◆ **SOURCE PASSAGE**
Today, in the Archdiocese of Westminster, we keep the memory of St John Southworth.His significance for the diocese lies in the discovery of his body at Douai in 1927 and his subsequent translation to Westminster Cathedral in 1930. I posted an item on the discovery of his body last year, and Mgr Langham has some good pictures on his blog, including the one above (I hope he doesn't mind me 'borrowing' it). Note that the martyr's consecrated hand is priestly even in death since his thumb and forefinger are joined together (as the rubrics required for the period between the Consecration and the ablutions after Holy Communion).

Southworth acts as a representative figure for the many priests who courageously worked in London in the sixteenth and seventeenth centuries, at the risk of imprisonment and execution. Southworth originally hailed from Lancashire and began his studies at Douai in 1613. As a priest, he spent time in Flanders and Lancashire, as well as London, where he helped St Henry Morse care for plague victims in 1636. He spent several years in prison, and was finally executed on 28th June 1654, together with two counterfeiters.

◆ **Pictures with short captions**
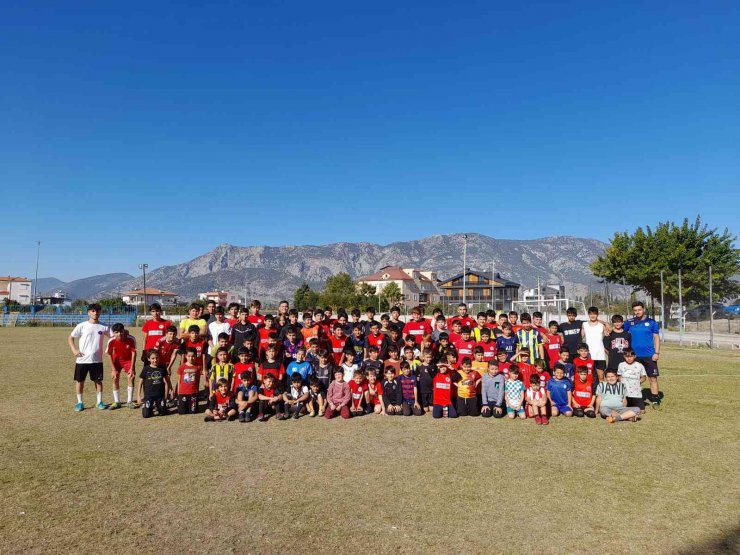 Döşemealtı Belediyesi Futbol Okulu 20 Minik Sporcuya Lisans Çıkarttı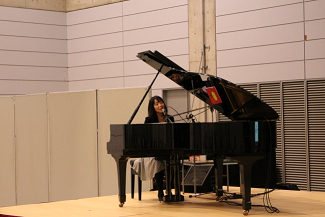 浜田真理子氏コンサート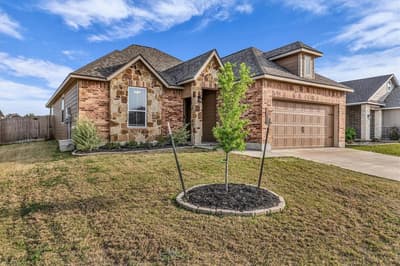 7008 Llano Drive, China Spring TX 76633
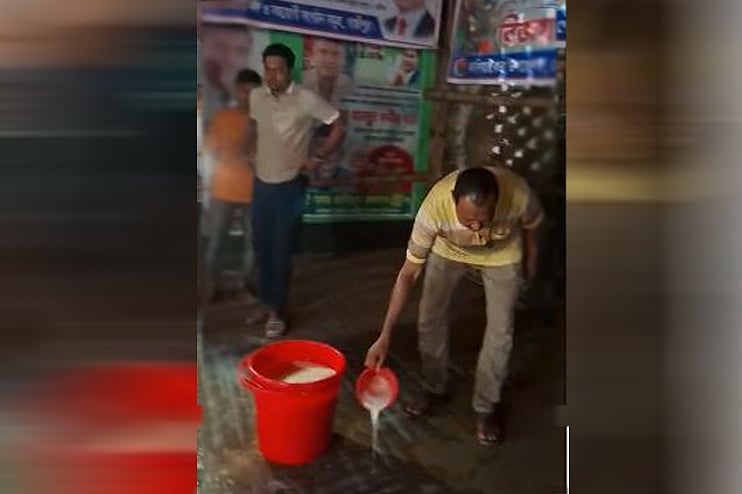 গাজীপুরের কালিয়াকৈর উপজেলা বিএনপির কার্যালয়ে দুধ ঢেলে দিচ্ছেন বিএনপির নেতা-কর্মীরা। গতকাল রাতে তোলা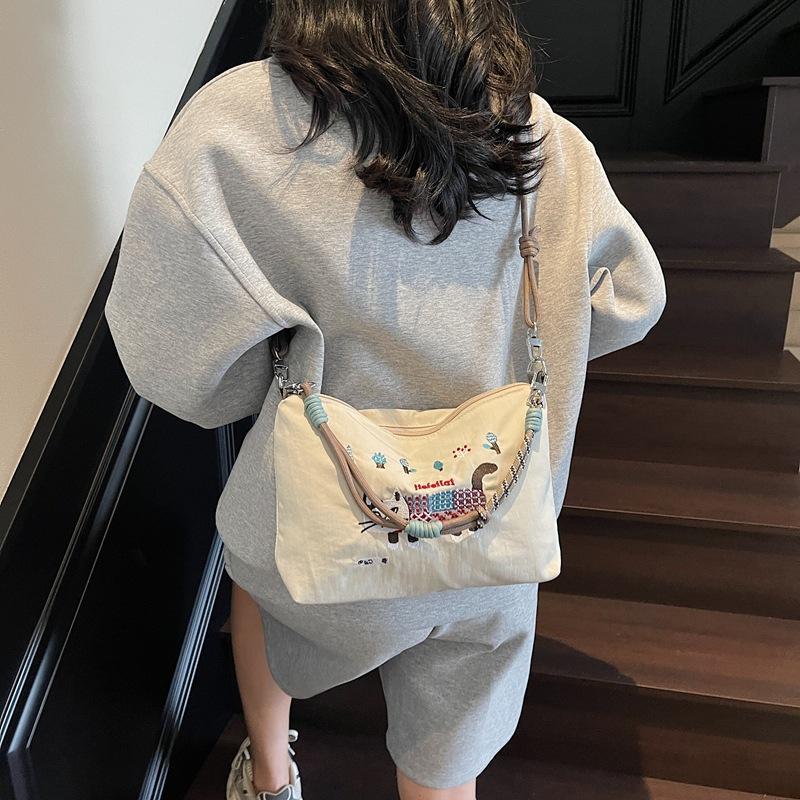 Heavy industry embroidery cat portable nylon bag women's leisure going out commuting messenger bag versatile shoulder bag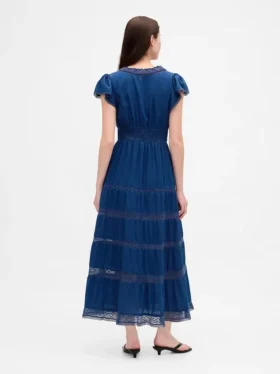 Abito midi con bordi in pizzo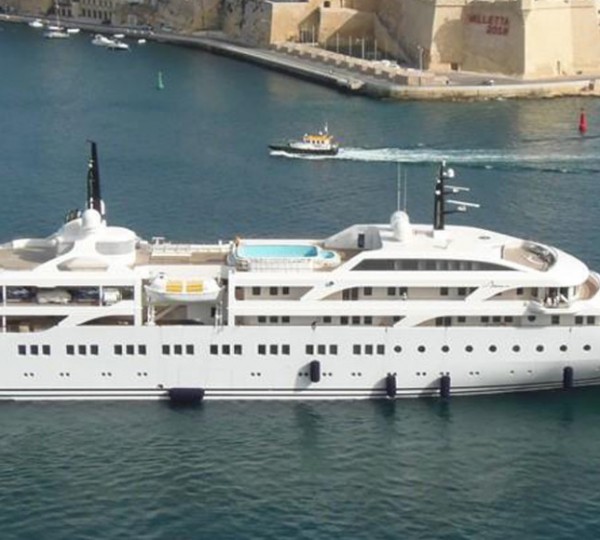 Superyacht 106m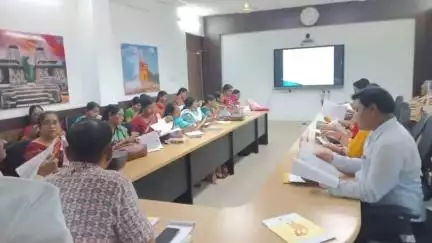 ବୌଦ୍ଧ ସଦର: ଜିଲ୍ଲାପାଳଙ୍କ ସମ୍ମିଳନୀ କକ୍ଷରେ ଏକକ ଅଭିଭାବକ ଏବଂ ପିତୃମାତୃହୀନ ଶିଶୁଙ୍କ ସର୍ଭେ ପାଇଁ ପ୍ରଶିକ୍ଷକ ପ୍ରଶିକ୍ଷଣ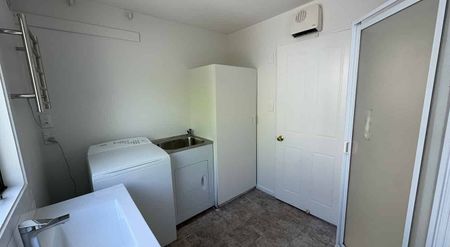 Newly refurbished large townhouse! - Photo 5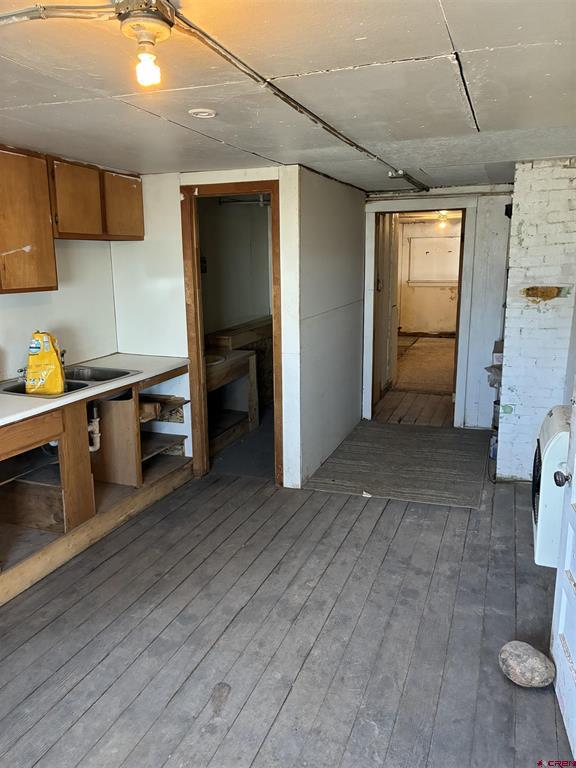 307 Broadway Street Property Photo 17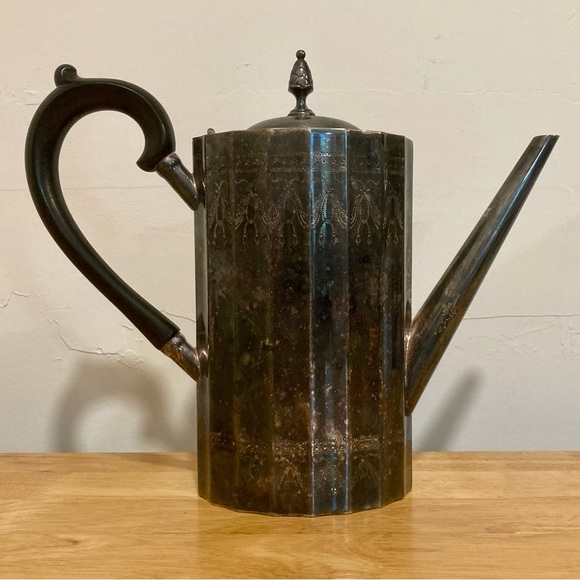 1960s Lunt Silver Plate Coffee Pot Mid Century Vintage - Picture 2 of 16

◆ **INSTRUCTIONS TO FOLLOW**
Say whether each statement agrees with the passage on St John Southworth, answering yes or no and quoting the words that decide it. 1. Southworth began his studies at Douai in 1613. 2. Southworth's body was translated to Westminster Cathedral in 1927. 3. Southworth helped St Henry Morse care for plague victims in Lancashire.

◆ **YOUR SOLUTION**
1. Yes: "began his studies at Douai in 1613"
2. No: "his subsequent translation to Westminster Cathedral in 1930"
3. No: "as well as London, where he helped St Henry Morse care for plague victims in 1636"